§ Written instruction:
Quote the rows below word for word, from the very first line down to and including the line that contains "16L7 25L19 39H23L32". Leave the pictures out of your answer.

§ Entries shown:
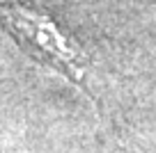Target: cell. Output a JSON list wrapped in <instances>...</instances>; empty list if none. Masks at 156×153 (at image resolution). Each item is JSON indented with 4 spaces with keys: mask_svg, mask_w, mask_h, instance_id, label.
<instances>
[{
    "mask_svg": "<svg viewBox=\"0 0 156 153\" xmlns=\"http://www.w3.org/2000/svg\"><path fill=\"white\" fill-rule=\"evenodd\" d=\"M5 16L7 25L19 39H23L32 50L48 57V62L60 66L71 80L83 82L85 62L46 16H39L28 7H21L16 0H5Z\"/></svg>",
    "mask_w": 156,
    "mask_h": 153,
    "instance_id": "obj_1",
    "label": "cell"
}]
</instances>
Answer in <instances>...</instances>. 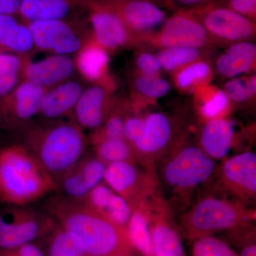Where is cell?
<instances>
[{"instance_id":"obj_1","label":"cell","mask_w":256,"mask_h":256,"mask_svg":"<svg viewBox=\"0 0 256 256\" xmlns=\"http://www.w3.org/2000/svg\"><path fill=\"white\" fill-rule=\"evenodd\" d=\"M43 210L82 240L88 256L134 255L126 227L82 202L55 195L46 200Z\"/></svg>"},{"instance_id":"obj_2","label":"cell","mask_w":256,"mask_h":256,"mask_svg":"<svg viewBox=\"0 0 256 256\" xmlns=\"http://www.w3.org/2000/svg\"><path fill=\"white\" fill-rule=\"evenodd\" d=\"M53 120L30 128L22 146L56 183L87 154L88 139L74 120Z\"/></svg>"},{"instance_id":"obj_3","label":"cell","mask_w":256,"mask_h":256,"mask_svg":"<svg viewBox=\"0 0 256 256\" xmlns=\"http://www.w3.org/2000/svg\"><path fill=\"white\" fill-rule=\"evenodd\" d=\"M56 191L53 178L22 144L0 152V200L28 206Z\"/></svg>"},{"instance_id":"obj_4","label":"cell","mask_w":256,"mask_h":256,"mask_svg":"<svg viewBox=\"0 0 256 256\" xmlns=\"http://www.w3.org/2000/svg\"><path fill=\"white\" fill-rule=\"evenodd\" d=\"M254 214L238 200L206 196L198 200L180 217L184 237L193 242L196 239L248 223Z\"/></svg>"},{"instance_id":"obj_5","label":"cell","mask_w":256,"mask_h":256,"mask_svg":"<svg viewBox=\"0 0 256 256\" xmlns=\"http://www.w3.org/2000/svg\"><path fill=\"white\" fill-rule=\"evenodd\" d=\"M160 178L172 196L186 201L197 188L210 181L216 166L200 146H180L160 160Z\"/></svg>"},{"instance_id":"obj_6","label":"cell","mask_w":256,"mask_h":256,"mask_svg":"<svg viewBox=\"0 0 256 256\" xmlns=\"http://www.w3.org/2000/svg\"><path fill=\"white\" fill-rule=\"evenodd\" d=\"M56 222L45 210L28 206H14L0 215V248L8 250L52 232Z\"/></svg>"},{"instance_id":"obj_7","label":"cell","mask_w":256,"mask_h":256,"mask_svg":"<svg viewBox=\"0 0 256 256\" xmlns=\"http://www.w3.org/2000/svg\"><path fill=\"white\" fill-rule=\"evenodd\" d=\"M154 170L142 171L137 163L120 162L107 165L104 182L122 197L132 210L158 193Z\"/></svg>"},{"instance_id":"obj_8","label":"cell","mask_w":256,"mask_h":256,"mask_svg":"<svg viewBox=\"0 0 256 256\" xmlns=\"http://www.w3.org/2000/svg\"><path fill=\"white\" fill-rule=\"evenodd\" d=\"M26 24L31 30L34 47L53 54H76L90 37L78 20L33 22Z\"/></svg>"},{"instance_id":"obj_9","label":"cell","mask_w":256,"mask_h":256,"mask_svg":"<svg viewBox=\"0 0 256 256\" xmlns=\"http://www.w3.org/2000/svg\"><path fill=\"white\" fill-rule=\"evenodd\" d=\"M141 206L149 220L154 256H186L182 235L173 222L172 210L162 196L156 194Z\"/></svg>"},{"instance_id":"obj_10","label":"cell","mask_w":256,"mask_h":256,"mask_svg":"<svg viewBox=\"0 0 256 256\" xmlns=\"http://www.w3.org/2000/svg\"><path fill=\"white\" fill-rule=\"evenodd\" d=\"M184 11L200 21L212 38L238 42L256 34V22L224 6L210 3Z\"/></svg>"},{"instance_id":"obj_11","label":"cell","mask_w":256,"mask_h":256,"mask_svg":"<svg viewBox=\"0 0 256 256\" xmlns=\"http://www.w3.org/2000/svg\"><path fill=\"white\" fill-rule=\"evenodd\" d=\"M86 1L90 36L108 52L133 46L142 40L143 37L130 30L117 15L92 0Z\"/></svg>"},{"instance_id":"obj_12","label":"cell","mask_w":256,"mask_h":256,"mask_svg":"<svg viewBox=\"0 0 256 256\" xmlns=\"http://www.w3.org/2000/svg\"><path fill=\"white\" fill-rule=\"evenodd\" d=\"M218 174L220 188L244 204L255 201L256 154L246 152L224 160Z\"/></svg>"},{"instance_id":"obj_13","label":"cell","mask_w":256,"mask_h":256,"mask_svg":"<svg viewBox=\"0 0 256 256\" xmlns=\"http://www.w3.org/2000/svg\"><path fill=\"white\" fill-rule=\"evenodd\" d=\"M114 13L133 32L146 38L168 18L160 6L144 0H92Z\"/></svg>"},{"instance_id":"obj_14","label":"cell","mask_w":256,"mask_h":256,"mask_svg":"<svg viewBox=\"0 0 256 256\" xmlns=\"http://www.w3.org/2000/svg\"><path fill=\"white\" fill-rule=\"evenodd\" d=\"M152 38L162 48L181 46L201 48L210 43L212 37L200 21L182 10L166 18Z\"/></svg>"},{"instance_id":"obj_15","label":"cell","mask_w":256,"mask_h":256,"mask_svg":"<svg viewBox=\"0 0 256 256\" xmlns=\"http://www.w3.org/2000/svg\"><path fill=\"white\" fill-rule=\"evenodd\" d=\"M173 126L166 114L153 112L144 118V130L132 146L138 161L148 169L154 170V162L168 152L173 136Z\"/></svg>"},{"instance_id":"obj_16","label":"cell","mask_w":256,"mask_h":256,"mask_svg":"<svg viewBox=\"0 0 256 256\" xmlns=\"http://www.w3.org/2000/svg\"><path fill=\"white\" fill-rule=\"evenodd\" d=\"M107 164L95 156L86 154L56 182L58 194L82 202L92 188L104 181Z\"/></svg>"},{"instance_id":"obj_17","label":"cell","mask_w":256,"mask_h":256,"mask_svg":"<svg viewBox=\"0 0 256 256\" xmlns=\"http://www.w3.org/2000/svg\"><path fill=\"white\" fill-rule=\"evenodd\" d=\"M75 70L74 60L69 56L52 54L32 62L24 55L22 78L48 89L68 80Z\"/></svg>"},{"instance_id":"obj_18","label":"cell","mask_w":256,"mask_h":256,"mask_svg":"<svg viewBox=\"0 0 256 256\" xmlns=\"http://www.w3.org/2000/svg\"><path fill=\"white\" fill-rule=\"evenodd\" d=\"M109 92L110 88L99 84L84 90L72 112L74 122L82 129L100 127L114 110Z\"/></svg>"},{"instance_id":"obj_19","label":"cell","mask_w":256,"mask_h":256,"mask_svg":"<svg viewBox=\"0 0 256 256\" xmlns=\"http://www.w3.org/2000/svg\"><path fill=\"white\" fill-rule=\"evenodd\" d=\"M86 0H22L18 14L26 23L77 20L87 12Z\"/></svg>"},{"instance_id":"obj_20","label":"cell","mask_w":256,"mask_h":256,"mask_svg":"<svg viewBox=\"0 0 256 256\" xmlns=\"http://www.w3.org/2000/svg\"><path fill=\"white\" fill-rule=\"evenodd\" d=\"M47 88L22 80L11 94L4 98L2 107L16 124H24L40 114Z\"/></svg>"},{"instance_id":"obj_21","label":"cell","mask_w":256,"mask_h":256,"mask_svg":"<svg viewBox=\"0 0 256 256\" xmlns=\"http://www.w3.org/2000/svg\"><path fill=\"white\" fill-rule=\"evenodd\" d=\"M76 70L82 78L92 84L110 89L111 82L108 76L110 56L108 52L89 37L74 60Z\"/></svg>"},{"instance_id":"obj_22","label":"cell","mask_w":256,"mask_h":256,"mask_svg":"<svg viewBox=\"0 0 256 256\" xmlns=\"http://www.w3.org/2000/svg\"><path fill=\"white\" fill-rule=\"evenodd\" d=\"M84 90L82 84L74 80H66L47 89L42 98L40 114L47 120L72 114Z\"/></svg>"},{"instance_id":"obj_23","label":"cell","mask_w":256,"mask_h":256,"mask_svg":"<svg viewBox=\"0 0 256 256\" xmlns=\"http://www.w3.org/2000/svg\"><path fill=\"white\" fill-rule=\"evenodd\" d=\"M234 138L232 121L220 118L210 119L202 129L200 146L212 159H224L232 149Z\"/></svg>"},{"instance_id":"obj_24","label":"cell","mask_w":256,"mask_h":256,"mask_svg":"<svg viewBox=\"0 0 256 256\" xmlns=\"http://www.w3.org/2000/svg\"><path fill=\"white\" fill-rule=\"evenodd\" d=\"M256 46L248 41L236 42L222 53L216 60L220 75L233 78L250 72L256 63Z\"/></svg>"},{"instance_id":"obj_25","label":"cell","mask_w":256,"mask_h":256,"mask_svg":"<svg viewBox=\"0 0 256 256\" xmlns=\"http://www.w3.org/2000/svg\"><path fill=\"white\" fill-rule=\"evenodd\" d=\"M126 228L134 250L142 256H154L149 220L142 206L132 210Z\"/></svg>"},{"instance_id":"obj_26","label":"cell","mask_w":256,"mask_h":256,"mask_svg":"<svg viewBox=\"0 0 256 256\" xmlns=\"http://www.w3.org/2000/svg\"><path fill=\"white\" fill-rule=\"evenodd\" d=\"M96 158L108 165L120 162L137 163L136 153L126 139L105 140L92 144Z\"/></svg>"},{"instance_id":"obj_27","label":"cell","mask_w":256,"mask_h":256,"mask_svg":"<svg viewBox=\"0 0 256 256\" xmlns=\"http://www.w3.org/2000/svg\"><path fill=\"white\" fill-rule=\"evenodd\" d=\"M24 56L0 53V98H4L20 84Z\"/></svg>"},{"instance_id":"obj_28","label":"cell","mask_w":256,"mask_h":256,"mask_svg":"<svg viewBox=\"0 0 256 256\" xmlns=\"http://www.w3.org/2000/svg\"><path fill=\"white\" fill-rule=\"evenodd\" d=\"M54 229L48 256H88L85 246L76 234L58 224Z\"/></svg>"},{"instance_id":"obj_29","label":"cell","mask_w":256,"mask_h":256,"mask_svg":"<svg viewBox=\"0 0 256 256\" xmlns=\"http://www.w3.org/2000/svg\"><path fill=\"white\" fill-rule=\"evenodd\" d=\"M162 68L168 72L178 70L194 62L201 57V48L191 47L172 46L162 48L156 55Z\"/></svg>"},{"instance_id":"obj_30","label":"cell","mask_w":256,"mask_h":256,"mask_svg":"<svg viewBox=\"0 0 256 256\" xmlns=\"http://www.w3.org/2000/svg\"><path fill=\"white\" fill-rule=\"evenodd\" d=\"M34 47L31 30L26 24L16 23L5 33L0 48L24 56Z\"/></svg>"},{"instance_id":"obj_31","label":"cell","mask_w":256,"mask_h":256,"mask_svg":"<svg viewBox=\"0 0 256 256\" xmlns=\"http://www.w3.org/2000/svg\"><path fill=\"white\" fill-rule=\"evenodd\" d=\"M127 116L114 109L104 124L92 130L89 142L94 144L105 140L124 139V121Z\"/></svg>"},{"instance_id":"obj_32","label":"cell","mask_w":256,"mask_h":256,"mask_svg":"<svg viewBox=\"0 0 256 256\" xmlns=\"http://www.w3.org/2000/svg\"><path fill=\"white\" fill-rule=\"evenodd\" d=\"M224 92L229 100L244 102L250 100L256 94V74L242 78H233L224 85Z\"/></svg>"},{"instance_id":"obj_33","label":"cell","mask_w":256,"mask_h":256,"mask_svg":"<svg viewBox=\"0 0 256 256\" xmlns=\"http://www.w3.org/2000/svg\"><path fill=\"white\" fill-rule=\"evenodd\" d=\"M192 256H238L226 242L207 236L193 242Z\"/></svg>"},{"instance_id":"obj_34","label":"cell","mask_w":256,"mask_h":256,"mask_svg":"<svg viewBox=\"0 0 256 256\" xmlns=\"http://www.w3.org/2000/svg\"><path fill=\"white\" fill-rule=\"evenodd\" d=\"M134 88L143 96L158 99L164 97L170 92L171 86L168 80L158 76L140 75L134 80Z\"/></svg>"},{"instance_id":"obj_35","label":"cell","mask_w":256,"mask_h":256,"mask_svg":"<svg viewBox=\"0 0 256 256\" xmlns=\"http://www.w3.org/2000/svg\"><path fill=\"white\" fill-rule=\"evenodd\" d=\"M212 68L210 64L198 60L181 69L176 76L178 86L181 89L192 87L197 82H202L210 76Z\"/></svg>"},{"instance_id":"obj_36","label":"cell","mask_w":256,"mask_h":256,"mask_svg":"<svg viewBox=\"0 0 256 256\" xmlns=\"http://www.w3.org/2000/svg\"><path fill=\"white\" fill-rule=\"evenodd\" d=\"M104 214L118 225L127 227L132 210L122 197L114 193Z\"/></svg>"},{"instance_id":"obj_37","label":"cell","mask_w":256,"mask_h":256,"mask_svg":"<svg viewBox=\"0 0 256 256\" xmlns=\"http://www.w3.org/2000/svg\"><path fill=\"white\" fill-rule=\"evenodd\" d=\"M226 232L230 242L240 248L256 244V228L250 222L240 224Z\"/></svg>"},{"instance_id":"obj_38","label":"cell","mask_w":256,"mask_h":256,"mask_svg":"<svg viewBox=\"0 0 256 256\" xmlns=\"http://www.w3.org/2000/svg\"><path fill=\"white\" fill-rule=\"evenodd\" d=\"M228 105V98L223 90H220L202 105V114L208 119L217 118Z\"/></svg>"},{"instance_id":"obj_39","label":"cell","mask_w":256,"mask_h":256,"mask_svg":"<svg viewBox=\"0 0 256 256\" xmlns=\"http://www.w3.org/2000/svg\"><path fill=\"white\" fill-rule=\"evenodd\" d=\"M212 3L228 8L256 22V0H217Z\"/></svg>"},{"instance_id":"obj_40","label":"cell","mask_w":256,"mask_h":256,"mask_svg":"<svg viewBox=\"0 0 256 256\" xmlns=\"http://www.w3.org/2000/svg\"><path fill=\"white\" fill-rule=\"evenodd\" d=\"M136 65L141 75L156 76L161 72L162 66L156 56L148 52L138 56Z\"/></svg>"},{"instance_id":"obj_41","label":"cell","mask_w":256,"mask_h":256,"mask_svg":"<svg viewBox=\"0 0 256 256\" xmlns=\"http://www.w3.org/2000/svg\"><path fill=\"white\" fill-rule=\"evenodd\" d=\"M144 127V119L138 116H127L124 121V139L131 146L142 136Z\"/></svg>"},{"instance_id":"obj_42","label":"cell","mask_w":256,"mask_h":256,"mask_svg":"<svg viewBox=\"0 0 256 256\" xmlns=\"http://www.w3.org/2000/svg\"><path fill=\"white\" fill-rule=\"evenodd\" d=\"M6 250L4 256H44L40 248L32 242Z\"/></svg>"},{"instance_id":"obj_43","label":"cell","mask_w":256,"mask_h":256,"mask_svg":"<svg viewBox=\"0 0 256 256\" xmlns=\"http://www.w3.org/2000/svg\"><path fill=\"white\" fill-rule=\"evenodd\" d=\"M22 0H0V15L18 14Z\"/></svg>"},{"instance_id":"obj_44","label":"cell","mask_w":256,"mask_h":256,"mask_svg":"<svg viewBox=\"0 0 256 256\" xmlns=\"http://www.w3.org/2000/svg\"><path fill=\"white\" fill-rule=\"evenodd\" d=\"M173 4L180 5L183 10H190L201 8L212 3L214 0H171Z\"/></svg>"},{"instance_id":"obj_45","label":"cell","mask_w":256,"mask_h":256,"mask_svg":"<svg viewBox=\"0 0 256 256\" xmlns=\"http://www.w3.org/2000/svg\"><path fill=\"white\" fill-rule=\"evenodd\" d=\"M18 21L14 16L11 15H0V45L5 33L12 26L18 23Z\"/></svg>"},{"instance_id":"obj_46","label":"cell","mask_w":256,"mask_h":256,"mask_svg":"<svg viewBox=\"0 0 256 256\" xmlns=\"http://www.w3.org/2000/svg\"><path fill=\"white\" fill-rule=\"evenodd\" d=\"M238 256H256V244H252L242 248Z\"/></svg>"},{"instance_id":"obj_47","label":"cell","mask_w":256,"mask_h":256,"mask_svg":"<svg viewBox=\"0 0 256 256\" xmlns=\"http://www.w3.org/2000/svg\"><path fill=\"white\" fill-rule=\"evenodd\" d=\"M144 1L154 3V4L160 6V8L164 6V8H173L174 6V5L173 4L171 0H144Z\"/></svg>"},{"instance_id":"obj_48","label":"cell","mask_w":256,"mask_h":256,"mask_svg":"<svg viewBox=\"0 0 256 256\" xmlns=\"http://www.w3.org/2000/svg\"><path fill=\"white\" fill-rule=\"evenodd\" d=\"M216 1H217V0H214V1L212 2H216Z\"/></svg>"}]
</instances>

§ Finished exercise:
Target: cell. Output a JSON list wrapped in <instances>...</instances>; empty list if none. Masks at 156×153 (at image resolution). Each item is JSON indented with 4 spaces with keys: mask_svg, mask_w, mask_h, instance_id, label.
<instances>
[{
    "mask_svg": "<svg viewBox=\"0 0 156 153\" xmlns=\"http://www.w3.org/2000/svg\"><path fill=\"white\" fill-rule=\"evenodd\" d=\"M5 16L7 25L19 39H23L32 50L48 57V62L60 66L71 80L83 82L85 62L46 16H39L28 7H21L16 0H5Z\"/></svg>",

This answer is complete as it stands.